Lady Chablis, transgender ‘Midnight’ star, dies in Savannah
SAVANNAH, Ga. — The Lady Chablis, the transgender performer who became an unlikely celebrity for her role in the 1994 best-seller “Midnight in the Garden of Good and Evil,” died Thursday in Savannah. She was 59.
Chablis’ sister, Cynthia Ponder, confirmed she died at Candler Hospital. A close friend, Cale Hall, said Chablis died from pneumonia and had been in the hospital for the past month.
A modern, nonfiction take on Southern Gothic storytelling, author John Berendt’s “Midnight” thrust Savannah into the pop-culture spotlight. And the sassy, blunt-spoken Chablis rode the book’s popularity to a level of fame that was rare for transgender performers at the time.
“The legacy that she wanted to leave was one of ‘believe in who you are and never let the world change who you are,’” Ponder said. “Love yourself first and respect yourself first and others will love and respect you.”
Chablis insisted on playing herself in the 1997 “Midnight” movie directed by Clint Eastwood. That same year she published an autobiography, “Hiding My Candy.”

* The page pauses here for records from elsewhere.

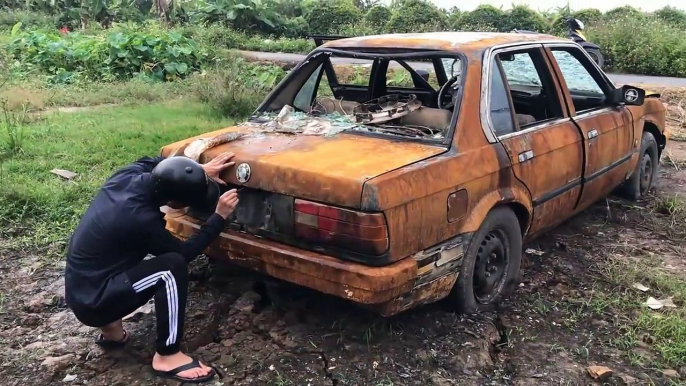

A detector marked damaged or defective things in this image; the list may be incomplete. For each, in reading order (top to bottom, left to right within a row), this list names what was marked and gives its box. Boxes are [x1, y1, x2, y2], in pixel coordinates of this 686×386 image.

rusty metal surface [164, 211, 420, 304]
rusty metal surface [159, 126, 444, 210]
rusty car [160, 31, 668, 316]
rust on car body [160, 31, 668, 316]
abandoned sedan [160, 32, 668, 316]
rusty metal surface [322, 31, 568, 53]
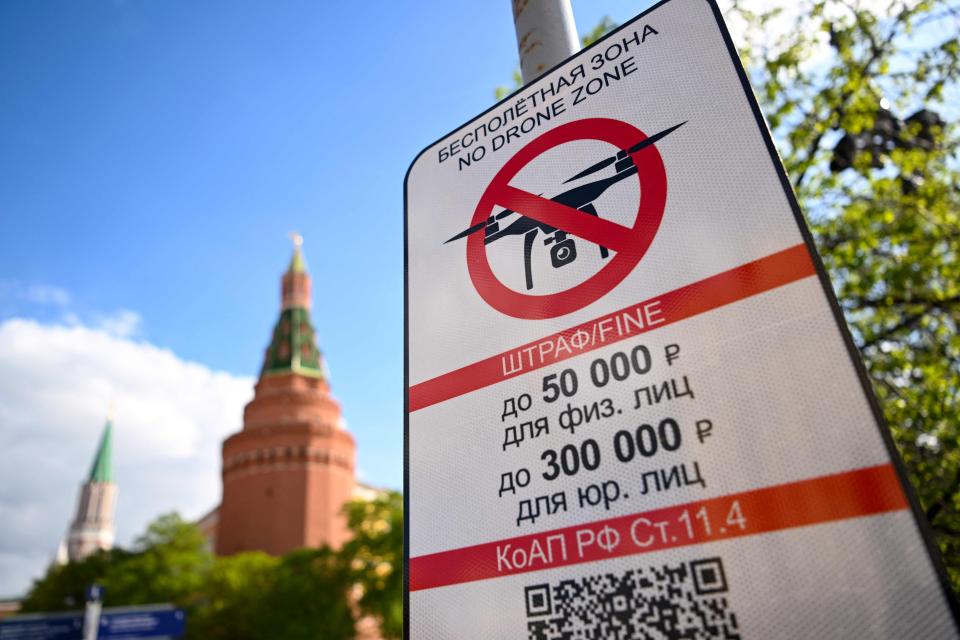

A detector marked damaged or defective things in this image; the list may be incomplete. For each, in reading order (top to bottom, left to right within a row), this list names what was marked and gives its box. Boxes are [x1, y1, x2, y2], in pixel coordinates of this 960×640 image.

rusty pole [510, 0, 576, 84]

Berendt’s book had no shortage of quirky, truelife characters — a voodoo priestess, a man who tied live flies to his lapels and a piano player with an encyclopedic command of 6,000 songs. Chablis was easily the most popular, Berendt said Thursday.
“She’s the one that people asked me about most often,” Berendt said in a phone interview. “At that time, transsexuals weren’t that well known and weren’t that well understood. There weren’t that many in show business. And she was one of the first to be accepted by a wider audience.”